Although information has always had an important role in the business world, the Big Data movement has placed a larger emphasis on the aggregation and management of digital resources. Companies around the world are now seeking programs that help employees collect and store increasingly larger volumes of information because most decision-makers believe the chances of striking gold will increase if they have more data to analyze.
Ironically, organizations that believe in collecting massive amounts of information often find themselves inundated by the sheer size of the resources under their control and, as a result, encounter new performance obstacles that lead to substantial issues. This conundrum is forcing executives to ask, “Is bigger always better?”
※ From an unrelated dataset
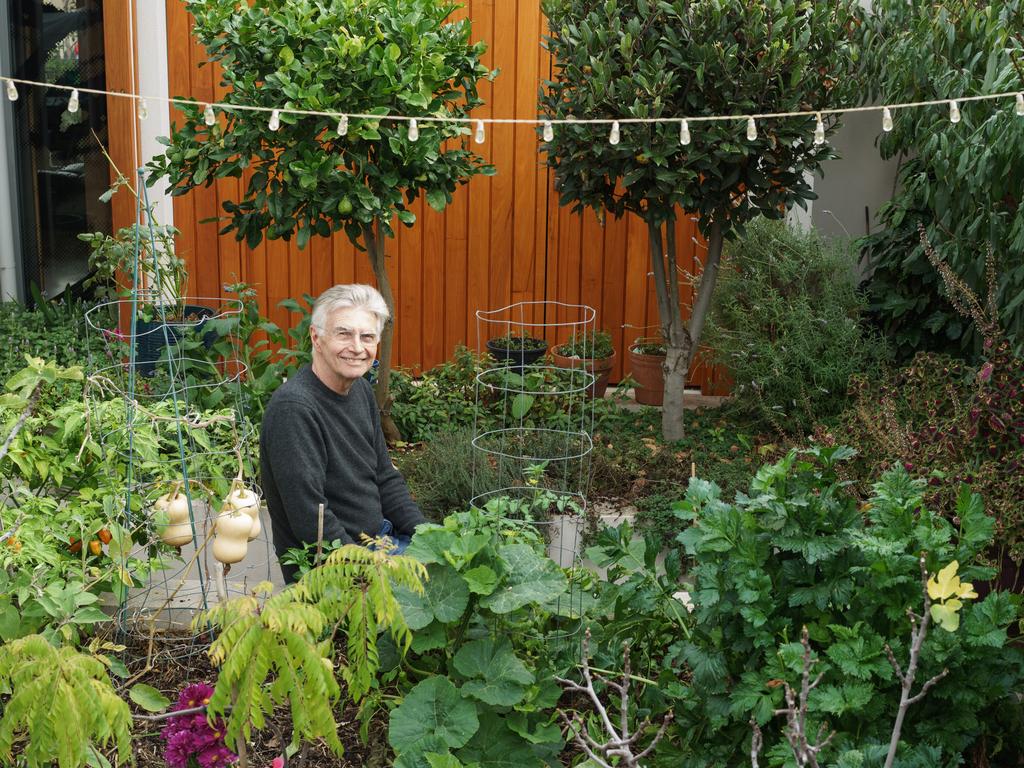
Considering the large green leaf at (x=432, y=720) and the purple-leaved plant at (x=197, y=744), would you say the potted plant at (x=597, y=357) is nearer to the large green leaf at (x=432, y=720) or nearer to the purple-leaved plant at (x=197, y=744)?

The answer is no, especially in today’s Big Data world. Rather than focusing on the quantity of information they collect, organizations should focus on the quality. Because there’s no finite definition for “Big Data,” each company is forced to develop its own innovative strategy that aligns with the way employees work on a daily basis. In many cases, speed will outweigh a number of other metrics associated with the information being collected. If an organization has the power to quickly convert unstructured data into useful insight for its marketing and sales teams, for example, it will likely be able to reduce client churn and improve its ability to attract, engage, and retain customers.
Still, many experts believe that the data with the largest business impact is the most difficult to measure. The need to do so will pressure executives to build robust warehousing environments that can make sense of various information sets as quickly as possible, allowing firms of all sizes to use a broad range of information for numerous practices, improving their ability to compete and prosper in the long run.
Quality over quantity
Of course it will become increasingly difficult to find a needle if the haystack continues to grow in size. This prospect should encourage executives to build programs that regularly maintain the haystack, trimming the unnecessary heaps of hay to make sifting through the pile less complex. In terms of data management, this means that organizations need to understand the complications and opportunity costs associated with the inability to keep information storage environments in check.
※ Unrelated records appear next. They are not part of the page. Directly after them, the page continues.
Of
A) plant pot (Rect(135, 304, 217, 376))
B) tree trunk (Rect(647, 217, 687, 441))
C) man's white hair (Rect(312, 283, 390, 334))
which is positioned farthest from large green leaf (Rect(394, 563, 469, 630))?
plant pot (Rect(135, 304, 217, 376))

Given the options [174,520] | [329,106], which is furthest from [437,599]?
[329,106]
Because there is no single best practice approach to Big Data, it will be up to decision-makers to determine how much they emphasize accuracy and timeliness within their initiatives. For the most part, hiring new employees who have the skills to quickly and efficiently sort through large volumes of information is a good place to start because having the proper workforce is the best building block for a strong and comprehensive Big Data strategy.
In addition to people, organizations need to take the time to find the right technology to manage Big Data. can be a boon for firms that need a highly flexible and elastic infrastructure, while deploying sophisticated analytics solutions can help individuals quickly assess and evaluate the usefulness of the information at hand.
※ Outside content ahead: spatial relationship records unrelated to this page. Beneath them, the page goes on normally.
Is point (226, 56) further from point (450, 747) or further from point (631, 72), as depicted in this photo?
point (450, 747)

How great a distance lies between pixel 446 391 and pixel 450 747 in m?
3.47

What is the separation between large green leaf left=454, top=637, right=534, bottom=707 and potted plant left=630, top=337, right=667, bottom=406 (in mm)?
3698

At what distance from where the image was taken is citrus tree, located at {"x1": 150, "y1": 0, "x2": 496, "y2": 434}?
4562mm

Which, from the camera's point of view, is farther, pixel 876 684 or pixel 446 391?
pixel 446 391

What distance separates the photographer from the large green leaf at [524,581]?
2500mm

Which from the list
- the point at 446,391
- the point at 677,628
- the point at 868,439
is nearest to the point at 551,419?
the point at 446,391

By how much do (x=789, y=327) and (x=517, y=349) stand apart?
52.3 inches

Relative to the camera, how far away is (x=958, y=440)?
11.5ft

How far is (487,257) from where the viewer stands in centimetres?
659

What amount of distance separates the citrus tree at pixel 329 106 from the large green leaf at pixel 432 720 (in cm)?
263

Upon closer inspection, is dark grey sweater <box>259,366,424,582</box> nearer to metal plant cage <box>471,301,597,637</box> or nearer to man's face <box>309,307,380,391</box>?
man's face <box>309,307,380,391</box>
As the business world becomes increasingly competitive, decision-makers must develop Big Data strategies with speed and accuracy in mind. Simply adopting a policy that encourages employees to collect as much information as possible can be dangerous, especially when organizations don’t have the necessary skills and technologies needed to maintain those volumes. In the era of Big Data, quality will always reign over quantity because useful information will provide companies with more opportunities to improve operations, reduce costs, and augment the customer relationship landscape.